La Chine est encore plus que tout ce que j'avais pu imaginer... et on en voit si peu.
Nous n'avons pas vu le soleil depuis notre arrivée, mais ce n'est pas grave, car tout est si beau ici. Nous aimerions bien que tu sois avec nous pour partager ce magnifique voyage. Nous essaierons de t'envoyer une ou deux photos dès que nous le pourrons.
Mes coups de coeur à date: Xi'an, la Grande Muraille, la rivière Li et sa région, les gens si sympathiques, les chants et toutes les activités du peuple dans les parcs... et j'en passe. Je raffole.

Amitiés,
(signé) Robert (Guay) 

P.S. Pourrais-tu essayer de demander à Transasie les coordonnées de notre guide de Xi'an, Sandrine, et de me les faire parvenir bien entendu ... j'ai vécu une belle aventure avec elle (ne pas fabuler ici), que je prendrai plaisir à te raconter dès mon retour.

Je suis aux petits oiseaux. Je transmets la bonne nouvelle au vieil ami Pierre Saint-Louis -- qui a bien dû prendre trois semaines avant de me confirmer que sa grande fille avait bel et bien reçu le Tintin et le Québec d'Yves Demers (que j'ai entre temps pu saluer en personne au Salon du livre de la place Bonaventure). Toujours critique envers son pays d'adoption où il survit depuis plus de 30 ans, mon camarade pékinois-montréalais réplique par une boutade sur sa Chine gros rouge: «Si y sont si contents, c'est qui ont rien vu.» Hahaha!

Le 9 décembre, je rapporte à Olivier Wang:

Hier, j'ai passé plusieurs heures avec mes amis du groupe de Robert Beaudoin chez Robert Guay. C'était notre première rencontre après leur retour de Chine. Tous ont été unanimes à me dire qu'ils ont fait un merveilleux voyage avec Transasie. Grâce à mon expérience d'accompagnateur, je leur ai posé plusieurs questions sur les hôtels, les repas, les guides, les transports, les visites et l'organisation en général. Dans les détails et à chaque sujet, ils m'ont exprimé leur vive satisfaction. 

J'ai vu une petite partie de leurs photos et vidéos. Ils se souviennent parfaitement bien de tous leurs guides dans les différentes villes. C'est bon signe. Ils vont essayer de les remercier par courriel si possible. (Ils cherchent encore l'adresse de Sandrine à Xian.)

Le seul commentaire concernant les choses à améliorer est celui-ci: trop de choses à faire, à voir et à assimiler. Ils auraient aimé passer plus de temps dans un ou l'autre des endroits pour approfondir, pour mieux sentir l'odeur des choses. Par exemple, pour la magnifique maison de la famille Chen à Canton, ils ont dû courir en fin d'après-midi pour entrer juste avant la fermeture, une course folle, mais après coup, ils ont dit: ça valait vraiment la peine... L'autre point, mais on n'y peut rien, c'est la pollution dans la plupart des endroits. Pas la faute de Transasie!

▶ [DONNÉES FOURNIES]:
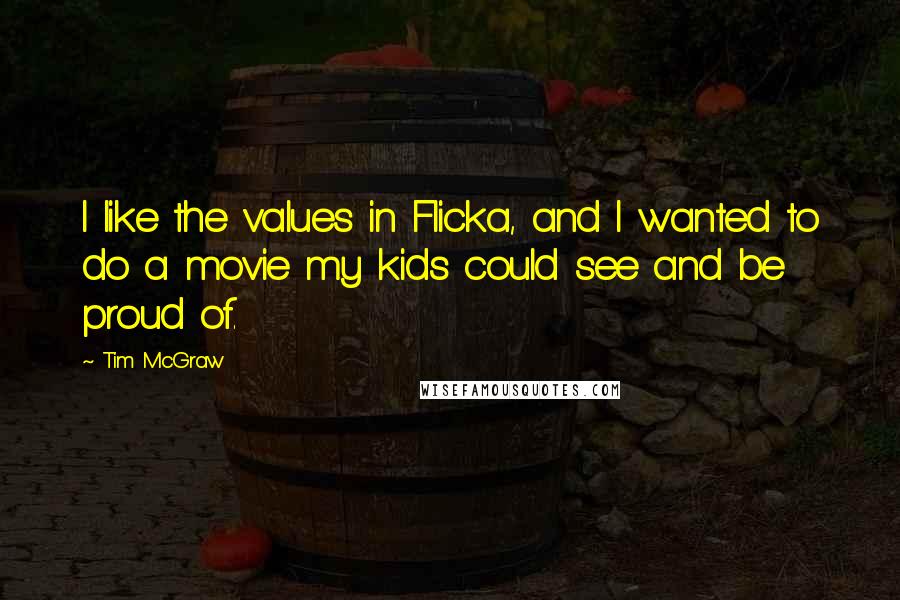 Tim McGraw Quotes: I like the values in Flicka, and I wanted to do a movie my kids could see and be proud of.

▶ [TRAVAIL À RÉALISER]:
Recopiez le passage de l'extrait compris entre «La Chine est» et «(signé) Robert (Guay)», inclusivement, en changeant «soleil» en «ciel bleu».

▶ [RÉPONSE PROPOSÉE]:
La Chine est encore plus que tout ce que j'avais pu imaginer... et on en voit si peu.
Nous n'avons pas vu le ciel bleu depuis notre arrivée, mais ce n'est pas grave, car tout est si beau ici. Nous aimerions bien que tu sois avec nous pour partager ce magnifique voyage. Nous essaierons de t'envoyer une ou deux photos dès que nous le pourrons.
Mes coups de coeur à date: Xi'an, la Grande Muraille, la rivière Li et sa région, les gens si sympathiques, les chants et toutes les activités du peuple dans les parcs... et j'en passe. Je raffole.

Amitiés,
(signé) Robert (Guay)